Stored data:
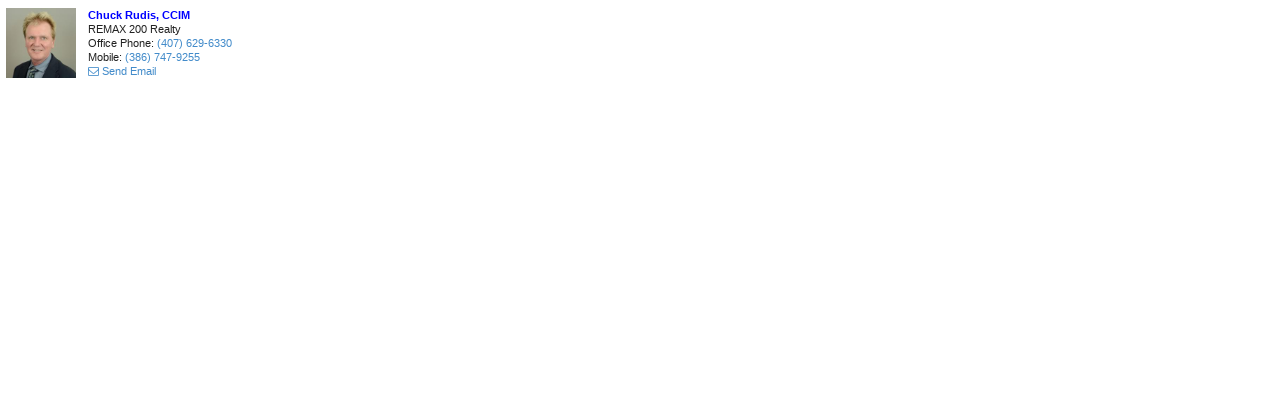

--- FILE ---
content_type: text/html; charset=UTF-8
request_url: https://totalcommercial.com/agents/2065/simple
body_size: 690
content:
<!DOCTYPE html>
<html lang="en-US">
    <head>
        <meta charset="utf-8">
        <link rel="stylesheet" href="//maxcdn.bootstrapcdn.com/font-awesome/4.4.0/css/font-awesome.min.css"><link rel="stylesheet" href="/generated-css/global.css">
        
        <style type="text/css">
        
            table.agent {
                margin: 8px 10px 8px 6px;
            }
            
            table.agent td {
                font-size: 11px;
                line-height: 132%;
                font-family: Helvetica,Arial,sans-serif;
                color: #222;
            }
            
            table.agent .thumbnail {
                margin: 0 8px 0 0;
            }
            
            table.agent img {
                height: 70px;
                margin-right: 12px;
            }
        
        </style>
    </head>
	<body style="height: auto">
        <table class="agent">
            <tr>
                 
                    <td style="vertical-align: middle"><img src="/photos/1/449901-resized.jpg"></td>
                                
                <td style="vertical-align: top">
                    <div><a href="/agents/2065" target="_blank" style="font-weight: 700; color: #00F"> Chuck Rudis, CCIM</a></div>
                     <div>REMAX 200 Realty</div>                     
                     <div>Office Phone: <a target="_top" href="tel:(407) 629-6330">(407) 629-6330</a></div>                     
                     <div>Mobile: <a target="_top" href="tel:(386) 747-9255">(386) 747-9255</a></div>                     
                     <div><a target="_top" href="mailto:chuckrudis@me.com"><i class="fa fa-envelope-o"></i> Send Email</a></div>                 </td>
            </tr>
        </table>
	</body>
</html>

### [YOUR TASK]
Only the lines above from the line with "font-size: 11px;" to the line with "<div>REMAX 200 Realty</div>", those two lines included, should be reproduced exactly.

### [OUTPUT FOR THIS TASK]
                font-size: 11px;
                line-height: 132%;
                font-family: Helvetica,Arial,sans-serif;
                color: #222;
            }
            
            table.agent .thumbnail {
                margin: 0 8px 0 0;
            }
            
            table.agent img {
                height: 70px;
                margin-right: 12px;
            }
        
        </style>
    </head>
	<body style="height: auto">
        <table class="agent">
            <tr>
                 
                    <td style="vertical-align: middle"><img src="/photos/1/449901-resized.jpg"></td>
                                
                <td style="vertical-align: top">
                    <div><a href="/agents/2065" target="_blank" style="font-weight: 700; color: #00F"> Chuck Rudis, CCIM</a></div>
                     <div>REMAX 200 Realty</div>                     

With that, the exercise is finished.